Million Ads Machine: How Nexxen Runs an Accurate, High-Performance Ad Scoring Platform

By: Himanshu Kachalia, Engineering Manager

In the fast-paced world of digital advertising, the ability to efficiently rank and score millions of ads in real-time is paramount to success. As advertisers increasingly demand measurable results tailored to their unique campaign objectives, the challenge for Demand-Side Platforms (DSPs) intensifies. How do we strike the perfect balance between speed, accuracy, and scalability in a landscape marked by fluctuating demands and diverse goals? 

Feature Engineering 

Effective feature engineering is crucial for extracting actionable insights from complex, sparse datasets. At Nexxen, we distill thousands of candidates’ features into a few hundred high-impact signal-based features, which is key to optimizing model performance and enhancing prediction accuracy. 

Our data scientists utilize a proprietary query engine to execute a variety of Spark and MapReduce jobs, deconstructing data across multiple dimensions. We’ve developed a framework that detects feature discrepancies, improving training data quality. This system combines automated pipelines with on-demand SparkSQL queries, allowing for comparisons between training data and incoming ad requests, ensuring that the models remain aligned with the latest data distributions.

________

[Exercises]
1. In the ad scoring article, why are training data compared against incoming ad requests? Answer in one to three sentences.
2. Transcribe the portion of the ad scoring article between "Effective feature engineering" and "enhancing prediction accuracy.", inclusive.
3. Go on with the Nexxen ad scoring article from the point where it stops.
None of the tasks require the material.

[Some records]

________

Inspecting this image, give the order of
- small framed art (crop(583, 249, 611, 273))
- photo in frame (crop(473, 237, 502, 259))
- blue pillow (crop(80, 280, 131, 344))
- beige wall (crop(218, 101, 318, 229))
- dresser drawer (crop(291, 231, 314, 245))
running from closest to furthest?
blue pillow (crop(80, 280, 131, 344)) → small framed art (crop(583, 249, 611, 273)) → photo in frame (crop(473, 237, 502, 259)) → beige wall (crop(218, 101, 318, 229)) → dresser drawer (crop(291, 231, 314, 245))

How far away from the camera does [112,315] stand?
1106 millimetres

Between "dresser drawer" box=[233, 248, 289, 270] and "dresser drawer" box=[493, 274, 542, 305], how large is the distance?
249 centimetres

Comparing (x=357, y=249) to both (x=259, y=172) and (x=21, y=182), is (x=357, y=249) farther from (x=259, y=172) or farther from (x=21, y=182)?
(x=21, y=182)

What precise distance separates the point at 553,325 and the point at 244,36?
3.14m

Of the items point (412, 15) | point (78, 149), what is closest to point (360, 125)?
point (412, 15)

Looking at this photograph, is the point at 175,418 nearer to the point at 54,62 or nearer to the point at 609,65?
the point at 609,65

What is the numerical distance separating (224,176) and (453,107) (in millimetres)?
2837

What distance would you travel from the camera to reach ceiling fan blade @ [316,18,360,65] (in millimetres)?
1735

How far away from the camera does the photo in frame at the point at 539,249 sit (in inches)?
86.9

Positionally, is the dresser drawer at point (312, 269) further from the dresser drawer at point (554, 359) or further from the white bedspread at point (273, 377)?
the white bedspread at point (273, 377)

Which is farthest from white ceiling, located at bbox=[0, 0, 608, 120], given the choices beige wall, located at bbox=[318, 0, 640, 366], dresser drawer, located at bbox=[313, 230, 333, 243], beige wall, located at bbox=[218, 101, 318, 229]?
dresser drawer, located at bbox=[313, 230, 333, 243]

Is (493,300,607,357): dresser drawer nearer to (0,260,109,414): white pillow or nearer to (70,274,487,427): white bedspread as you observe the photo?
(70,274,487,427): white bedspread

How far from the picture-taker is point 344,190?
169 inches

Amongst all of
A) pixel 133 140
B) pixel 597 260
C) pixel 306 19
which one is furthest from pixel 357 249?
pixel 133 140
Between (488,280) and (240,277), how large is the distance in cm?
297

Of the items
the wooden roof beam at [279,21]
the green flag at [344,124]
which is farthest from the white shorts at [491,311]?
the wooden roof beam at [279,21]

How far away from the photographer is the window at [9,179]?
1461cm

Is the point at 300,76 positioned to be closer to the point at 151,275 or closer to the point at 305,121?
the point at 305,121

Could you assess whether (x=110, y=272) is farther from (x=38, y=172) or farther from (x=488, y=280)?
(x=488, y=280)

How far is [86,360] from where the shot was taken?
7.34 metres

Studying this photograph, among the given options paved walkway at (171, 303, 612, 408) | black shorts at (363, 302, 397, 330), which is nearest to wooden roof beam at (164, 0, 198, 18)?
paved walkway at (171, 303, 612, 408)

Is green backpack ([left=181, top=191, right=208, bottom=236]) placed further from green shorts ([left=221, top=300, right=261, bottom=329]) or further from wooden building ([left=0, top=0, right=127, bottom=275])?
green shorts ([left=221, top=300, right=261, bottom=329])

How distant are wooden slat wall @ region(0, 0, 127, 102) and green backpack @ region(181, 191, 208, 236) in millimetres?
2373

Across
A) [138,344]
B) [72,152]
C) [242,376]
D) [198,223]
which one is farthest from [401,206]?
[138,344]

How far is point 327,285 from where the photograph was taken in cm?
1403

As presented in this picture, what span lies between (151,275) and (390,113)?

________

[Final answers]
1. The comparisons ensure that the models remain aligned with the latest data distributions. They belong to a framework that detects feature discrepancies and thereby improves training data quality.

2.
Effective feature engineering is crucial for extracting actionable insights from complex, sparse datasets. At Nexxen, we distill thousands of candidates’ features into a few hundred high-impact signal-based features, which is key to optimizing model performance and enhancing prediction accuracy.

3.
Ad Scoring and Ranking Using Machine-Learning Models 

Before scoring and ranking, a series of services handle pre-processing steps like filtering and discarding based on specific rules. These services leverage in-memory caches and distributed key-value stores for fast retrieval of metadata from relational databases and object stores. These lookups occur in milliseconds, crucial for ensuring real-time performance. 

When an impression request arrives, the scoring system uses the deserialized trained models loaded into memory for immediate scoring and ranking. Requests are transformed into feature vectors, which are then scored using a Directed Acyclic Graph (DAG), where each machine learning model acts as a node in the DAG. The DAG structure allows for dependency-based execution, optimizing for various KPIs like CPA (Cost Per Action), CPC (Cost Per Click), or Viewability. 

The complete bidding workflow—including selection, filtering, and scoring—occurs within a few milliseconds, enabling Nexxen to handle millions of requests per second while maintaining high throughput and minimal latency.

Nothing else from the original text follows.